Saved data entries -
•••
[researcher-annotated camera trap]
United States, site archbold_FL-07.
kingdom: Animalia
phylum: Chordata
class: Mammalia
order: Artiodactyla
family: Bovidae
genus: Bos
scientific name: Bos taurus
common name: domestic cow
•••
Required action - From the line holding "kingdom: Animalia" through the final line of the data above, copy every line exactly as written. Include nothing else.

Solution for this task -
kingdom: Animalia
phylum: Chordata
class: Mammalia
order: Artiodactyla
family: Bovidae
genus: Bos
scientific name: Bos taurus
common name: domestic cow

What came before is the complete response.